(Given task): Copy the items below word for word, from the line containing "What is the measured" up to and including the line containing "4. point 216,203".

(Part of a data file):
___

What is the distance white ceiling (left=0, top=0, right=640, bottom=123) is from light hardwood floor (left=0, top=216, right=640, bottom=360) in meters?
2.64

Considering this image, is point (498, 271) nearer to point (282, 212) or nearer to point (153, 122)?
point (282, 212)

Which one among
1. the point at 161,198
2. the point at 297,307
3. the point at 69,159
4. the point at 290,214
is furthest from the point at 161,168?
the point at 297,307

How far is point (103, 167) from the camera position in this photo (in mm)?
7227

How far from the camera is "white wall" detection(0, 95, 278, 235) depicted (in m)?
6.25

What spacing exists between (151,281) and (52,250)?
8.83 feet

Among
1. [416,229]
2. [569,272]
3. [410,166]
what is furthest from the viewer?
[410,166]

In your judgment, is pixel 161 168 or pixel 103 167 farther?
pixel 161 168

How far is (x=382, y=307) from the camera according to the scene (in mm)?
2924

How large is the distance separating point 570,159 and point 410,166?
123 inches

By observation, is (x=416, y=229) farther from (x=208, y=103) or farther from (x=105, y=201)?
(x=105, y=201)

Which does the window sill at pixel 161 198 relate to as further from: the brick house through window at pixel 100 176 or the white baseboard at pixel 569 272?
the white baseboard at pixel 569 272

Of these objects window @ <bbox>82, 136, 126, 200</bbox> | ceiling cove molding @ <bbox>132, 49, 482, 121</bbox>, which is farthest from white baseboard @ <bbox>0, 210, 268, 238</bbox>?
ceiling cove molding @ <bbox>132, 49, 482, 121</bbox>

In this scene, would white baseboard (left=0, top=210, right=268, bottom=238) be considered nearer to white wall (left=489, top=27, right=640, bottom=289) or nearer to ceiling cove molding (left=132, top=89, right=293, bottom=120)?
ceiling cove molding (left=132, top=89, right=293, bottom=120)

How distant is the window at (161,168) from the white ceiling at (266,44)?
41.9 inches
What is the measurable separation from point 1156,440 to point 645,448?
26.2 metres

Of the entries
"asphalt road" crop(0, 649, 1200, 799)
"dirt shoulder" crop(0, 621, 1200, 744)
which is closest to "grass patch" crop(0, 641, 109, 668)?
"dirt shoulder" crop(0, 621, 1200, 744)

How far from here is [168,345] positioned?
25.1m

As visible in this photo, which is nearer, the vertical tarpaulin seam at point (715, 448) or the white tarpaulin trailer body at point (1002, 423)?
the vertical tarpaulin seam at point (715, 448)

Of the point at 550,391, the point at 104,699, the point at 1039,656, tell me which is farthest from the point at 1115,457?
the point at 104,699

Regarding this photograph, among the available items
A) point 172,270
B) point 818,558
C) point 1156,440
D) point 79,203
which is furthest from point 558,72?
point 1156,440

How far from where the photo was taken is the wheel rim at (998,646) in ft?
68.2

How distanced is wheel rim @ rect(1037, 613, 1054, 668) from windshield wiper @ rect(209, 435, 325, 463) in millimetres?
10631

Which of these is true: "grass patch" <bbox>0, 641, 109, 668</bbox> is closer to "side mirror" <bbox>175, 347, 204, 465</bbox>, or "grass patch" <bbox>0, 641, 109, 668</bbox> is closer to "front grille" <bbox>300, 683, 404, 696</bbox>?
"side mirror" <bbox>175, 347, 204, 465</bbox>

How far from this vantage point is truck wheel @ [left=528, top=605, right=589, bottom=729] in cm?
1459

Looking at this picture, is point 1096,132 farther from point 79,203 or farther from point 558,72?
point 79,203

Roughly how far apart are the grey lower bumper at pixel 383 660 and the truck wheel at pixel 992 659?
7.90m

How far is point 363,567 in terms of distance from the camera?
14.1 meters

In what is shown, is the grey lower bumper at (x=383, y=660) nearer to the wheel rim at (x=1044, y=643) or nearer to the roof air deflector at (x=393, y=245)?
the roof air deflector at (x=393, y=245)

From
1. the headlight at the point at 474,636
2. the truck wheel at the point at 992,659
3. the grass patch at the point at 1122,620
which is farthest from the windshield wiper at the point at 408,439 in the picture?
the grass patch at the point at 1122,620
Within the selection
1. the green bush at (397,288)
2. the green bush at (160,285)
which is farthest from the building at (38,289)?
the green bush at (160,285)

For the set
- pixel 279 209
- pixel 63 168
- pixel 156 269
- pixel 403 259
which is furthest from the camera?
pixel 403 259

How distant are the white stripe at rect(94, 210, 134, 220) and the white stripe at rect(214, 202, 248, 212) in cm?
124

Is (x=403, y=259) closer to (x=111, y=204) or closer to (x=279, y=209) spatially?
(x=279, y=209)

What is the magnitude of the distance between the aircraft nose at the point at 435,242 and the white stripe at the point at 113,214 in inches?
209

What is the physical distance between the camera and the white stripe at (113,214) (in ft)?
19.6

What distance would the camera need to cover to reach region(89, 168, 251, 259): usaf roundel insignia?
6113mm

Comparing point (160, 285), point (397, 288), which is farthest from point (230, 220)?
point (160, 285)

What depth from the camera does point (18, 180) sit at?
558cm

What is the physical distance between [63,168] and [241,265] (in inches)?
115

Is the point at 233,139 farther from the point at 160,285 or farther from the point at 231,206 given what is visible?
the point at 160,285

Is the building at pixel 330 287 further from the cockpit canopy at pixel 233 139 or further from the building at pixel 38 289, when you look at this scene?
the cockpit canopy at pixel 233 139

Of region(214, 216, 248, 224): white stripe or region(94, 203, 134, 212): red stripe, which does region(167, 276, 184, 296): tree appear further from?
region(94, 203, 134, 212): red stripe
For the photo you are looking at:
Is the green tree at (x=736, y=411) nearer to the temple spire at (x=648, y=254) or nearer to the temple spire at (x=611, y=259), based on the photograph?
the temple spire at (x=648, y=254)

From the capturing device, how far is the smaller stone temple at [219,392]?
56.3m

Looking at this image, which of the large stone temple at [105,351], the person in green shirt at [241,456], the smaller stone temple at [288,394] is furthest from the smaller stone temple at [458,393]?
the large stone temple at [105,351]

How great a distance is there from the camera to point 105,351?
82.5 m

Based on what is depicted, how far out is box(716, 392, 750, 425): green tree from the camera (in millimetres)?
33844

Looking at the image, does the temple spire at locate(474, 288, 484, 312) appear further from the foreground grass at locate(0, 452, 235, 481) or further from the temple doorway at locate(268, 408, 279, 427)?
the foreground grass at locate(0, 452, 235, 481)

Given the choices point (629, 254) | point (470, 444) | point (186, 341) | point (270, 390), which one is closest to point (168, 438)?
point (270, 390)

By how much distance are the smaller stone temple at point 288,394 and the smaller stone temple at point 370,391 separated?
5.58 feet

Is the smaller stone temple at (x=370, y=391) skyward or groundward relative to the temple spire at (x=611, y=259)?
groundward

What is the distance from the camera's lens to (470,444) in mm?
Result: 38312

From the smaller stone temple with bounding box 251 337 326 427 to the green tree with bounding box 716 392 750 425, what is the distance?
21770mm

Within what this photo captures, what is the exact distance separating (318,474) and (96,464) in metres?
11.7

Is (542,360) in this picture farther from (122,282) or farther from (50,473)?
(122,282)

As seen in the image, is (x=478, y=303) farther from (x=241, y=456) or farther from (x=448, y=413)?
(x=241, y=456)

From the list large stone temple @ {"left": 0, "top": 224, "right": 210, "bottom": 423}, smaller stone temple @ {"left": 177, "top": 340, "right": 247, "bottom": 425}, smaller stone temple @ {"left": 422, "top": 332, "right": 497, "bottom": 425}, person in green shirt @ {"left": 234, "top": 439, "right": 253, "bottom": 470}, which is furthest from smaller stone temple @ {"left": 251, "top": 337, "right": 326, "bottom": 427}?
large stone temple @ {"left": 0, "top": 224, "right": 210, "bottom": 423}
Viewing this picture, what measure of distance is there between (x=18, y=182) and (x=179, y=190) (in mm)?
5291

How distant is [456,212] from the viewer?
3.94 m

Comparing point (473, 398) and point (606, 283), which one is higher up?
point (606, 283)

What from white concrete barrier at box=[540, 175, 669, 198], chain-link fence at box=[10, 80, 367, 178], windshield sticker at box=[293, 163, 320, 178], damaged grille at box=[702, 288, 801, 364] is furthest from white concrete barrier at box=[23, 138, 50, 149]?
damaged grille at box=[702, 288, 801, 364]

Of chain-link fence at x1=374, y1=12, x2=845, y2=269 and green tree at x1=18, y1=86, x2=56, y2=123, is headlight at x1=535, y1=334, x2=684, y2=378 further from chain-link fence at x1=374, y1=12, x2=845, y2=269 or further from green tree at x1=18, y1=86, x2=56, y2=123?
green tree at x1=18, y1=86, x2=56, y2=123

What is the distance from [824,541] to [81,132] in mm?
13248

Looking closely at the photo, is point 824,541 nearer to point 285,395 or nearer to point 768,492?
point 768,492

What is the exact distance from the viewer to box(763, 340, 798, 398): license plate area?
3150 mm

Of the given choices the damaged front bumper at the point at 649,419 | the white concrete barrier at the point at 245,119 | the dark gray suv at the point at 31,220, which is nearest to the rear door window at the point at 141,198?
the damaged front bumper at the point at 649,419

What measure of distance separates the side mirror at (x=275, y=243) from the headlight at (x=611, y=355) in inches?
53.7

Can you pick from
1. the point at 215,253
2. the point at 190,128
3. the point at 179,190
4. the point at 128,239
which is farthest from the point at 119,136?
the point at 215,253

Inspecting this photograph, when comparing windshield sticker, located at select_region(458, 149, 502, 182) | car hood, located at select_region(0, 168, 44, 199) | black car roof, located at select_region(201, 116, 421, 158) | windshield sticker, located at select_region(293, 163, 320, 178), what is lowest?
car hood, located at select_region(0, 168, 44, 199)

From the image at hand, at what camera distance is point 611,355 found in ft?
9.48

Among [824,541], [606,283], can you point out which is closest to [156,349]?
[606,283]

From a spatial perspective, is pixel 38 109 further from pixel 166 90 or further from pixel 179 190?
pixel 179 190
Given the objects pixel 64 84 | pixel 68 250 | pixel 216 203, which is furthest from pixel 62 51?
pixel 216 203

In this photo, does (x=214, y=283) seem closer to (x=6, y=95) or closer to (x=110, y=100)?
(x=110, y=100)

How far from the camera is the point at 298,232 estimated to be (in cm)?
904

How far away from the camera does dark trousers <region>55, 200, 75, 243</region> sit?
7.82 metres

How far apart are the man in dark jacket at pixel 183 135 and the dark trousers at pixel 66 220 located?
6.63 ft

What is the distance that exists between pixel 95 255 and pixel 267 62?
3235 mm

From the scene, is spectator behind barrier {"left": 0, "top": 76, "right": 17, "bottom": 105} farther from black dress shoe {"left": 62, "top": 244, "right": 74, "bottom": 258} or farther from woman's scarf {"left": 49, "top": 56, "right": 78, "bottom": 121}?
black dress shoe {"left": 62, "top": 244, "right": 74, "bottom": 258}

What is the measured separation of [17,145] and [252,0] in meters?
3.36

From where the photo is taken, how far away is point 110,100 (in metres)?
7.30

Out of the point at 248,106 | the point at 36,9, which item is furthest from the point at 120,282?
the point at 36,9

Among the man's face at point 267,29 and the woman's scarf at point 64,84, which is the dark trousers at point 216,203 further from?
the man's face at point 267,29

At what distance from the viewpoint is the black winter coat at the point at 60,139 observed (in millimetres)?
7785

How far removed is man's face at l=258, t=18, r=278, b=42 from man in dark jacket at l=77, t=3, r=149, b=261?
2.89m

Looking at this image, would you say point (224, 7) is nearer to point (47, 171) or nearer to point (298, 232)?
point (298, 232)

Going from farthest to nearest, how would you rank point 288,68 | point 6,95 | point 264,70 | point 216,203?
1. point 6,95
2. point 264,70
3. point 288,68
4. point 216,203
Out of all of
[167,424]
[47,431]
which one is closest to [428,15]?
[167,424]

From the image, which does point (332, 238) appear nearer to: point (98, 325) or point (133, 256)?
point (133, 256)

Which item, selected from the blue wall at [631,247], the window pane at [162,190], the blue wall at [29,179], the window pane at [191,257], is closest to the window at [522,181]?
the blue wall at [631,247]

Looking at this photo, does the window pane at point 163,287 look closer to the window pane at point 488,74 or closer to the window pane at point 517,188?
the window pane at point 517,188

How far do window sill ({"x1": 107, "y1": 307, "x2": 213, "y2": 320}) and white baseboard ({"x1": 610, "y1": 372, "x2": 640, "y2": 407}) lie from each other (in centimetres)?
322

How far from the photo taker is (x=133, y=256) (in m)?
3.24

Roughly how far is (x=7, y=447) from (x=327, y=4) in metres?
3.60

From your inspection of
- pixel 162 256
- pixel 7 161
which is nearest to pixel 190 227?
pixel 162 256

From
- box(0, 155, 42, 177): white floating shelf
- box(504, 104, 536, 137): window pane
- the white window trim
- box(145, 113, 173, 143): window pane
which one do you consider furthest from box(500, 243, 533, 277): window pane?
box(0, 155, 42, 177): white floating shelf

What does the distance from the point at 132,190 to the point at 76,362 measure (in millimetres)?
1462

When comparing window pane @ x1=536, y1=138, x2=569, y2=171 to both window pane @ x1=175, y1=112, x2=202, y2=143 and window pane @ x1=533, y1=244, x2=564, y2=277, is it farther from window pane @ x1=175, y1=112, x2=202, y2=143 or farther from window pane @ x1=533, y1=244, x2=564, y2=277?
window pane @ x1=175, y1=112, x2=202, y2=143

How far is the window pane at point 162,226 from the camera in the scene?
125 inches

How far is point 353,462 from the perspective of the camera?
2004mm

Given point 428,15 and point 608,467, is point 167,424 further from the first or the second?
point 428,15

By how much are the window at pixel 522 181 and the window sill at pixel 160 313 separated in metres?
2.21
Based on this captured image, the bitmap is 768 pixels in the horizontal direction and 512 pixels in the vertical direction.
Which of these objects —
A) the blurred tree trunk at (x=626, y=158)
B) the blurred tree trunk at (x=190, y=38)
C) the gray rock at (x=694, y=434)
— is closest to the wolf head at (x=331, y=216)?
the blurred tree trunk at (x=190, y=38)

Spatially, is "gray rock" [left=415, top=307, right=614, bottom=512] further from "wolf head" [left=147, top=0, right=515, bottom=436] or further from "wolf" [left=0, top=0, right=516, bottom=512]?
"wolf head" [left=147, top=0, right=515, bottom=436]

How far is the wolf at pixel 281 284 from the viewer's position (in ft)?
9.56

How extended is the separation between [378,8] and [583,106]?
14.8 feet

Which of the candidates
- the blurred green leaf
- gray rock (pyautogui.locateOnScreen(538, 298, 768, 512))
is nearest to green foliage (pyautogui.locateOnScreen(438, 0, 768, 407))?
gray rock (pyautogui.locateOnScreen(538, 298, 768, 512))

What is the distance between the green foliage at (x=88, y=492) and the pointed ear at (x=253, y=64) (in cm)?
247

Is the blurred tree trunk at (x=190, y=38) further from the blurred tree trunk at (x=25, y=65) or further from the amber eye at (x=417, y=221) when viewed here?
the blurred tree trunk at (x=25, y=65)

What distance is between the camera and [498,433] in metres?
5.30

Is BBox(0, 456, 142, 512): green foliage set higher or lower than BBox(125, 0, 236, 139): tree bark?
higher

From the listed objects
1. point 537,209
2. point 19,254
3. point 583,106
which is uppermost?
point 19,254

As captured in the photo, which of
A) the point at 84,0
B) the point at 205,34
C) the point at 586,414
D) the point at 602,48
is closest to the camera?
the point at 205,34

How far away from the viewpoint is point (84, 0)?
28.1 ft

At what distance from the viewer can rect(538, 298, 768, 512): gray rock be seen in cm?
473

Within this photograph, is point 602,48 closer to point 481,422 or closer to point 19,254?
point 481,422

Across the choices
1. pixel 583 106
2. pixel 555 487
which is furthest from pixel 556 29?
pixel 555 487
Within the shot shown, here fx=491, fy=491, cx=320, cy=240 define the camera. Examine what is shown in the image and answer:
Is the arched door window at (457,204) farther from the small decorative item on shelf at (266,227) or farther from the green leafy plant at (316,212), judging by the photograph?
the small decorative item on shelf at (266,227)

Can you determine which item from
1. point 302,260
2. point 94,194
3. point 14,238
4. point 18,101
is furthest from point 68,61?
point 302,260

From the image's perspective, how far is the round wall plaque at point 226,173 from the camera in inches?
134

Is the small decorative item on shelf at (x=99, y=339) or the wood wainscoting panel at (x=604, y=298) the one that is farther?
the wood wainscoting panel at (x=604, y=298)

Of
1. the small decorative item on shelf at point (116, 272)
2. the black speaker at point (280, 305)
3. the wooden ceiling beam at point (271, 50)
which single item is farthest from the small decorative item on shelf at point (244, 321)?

___

(Answer to the exercise):
What is the measured separation of [17,145] and [252,0] in meters?
3.36

From where the photo is taken, how far away is point 110,100 (in metres)?
7.30

Out of the point at 248,106 | the point at 36,9, which item is furthest from the point at 120,282?
the point at 36,9

Among the man's face at point 267,29 and the woman's scarf at point 64,84, which is the dark trousers at point 216,203 further from?
the man's face at point 267,29

At what distance from the viewpoint is the black winter coat at the point at 60,139 observed (in millimetres)?
7785

How far removed is man's face at l=258, t=18, r=278, b=42 from man in dark jacket at l=77, t=3, r=149, b=261?
2.89m

Looking at this image, would you say point (224, 7) is nearer to point (47, 171) or nearer to point (298, 232)?
point (298, 232)

Going from farthest to nearest, how would you rank point 288,68 | point 6,95 | point 264,70 | point 216,203?
1. point 6,95
2. point 264,70
3. point 288,68
4. point 216,203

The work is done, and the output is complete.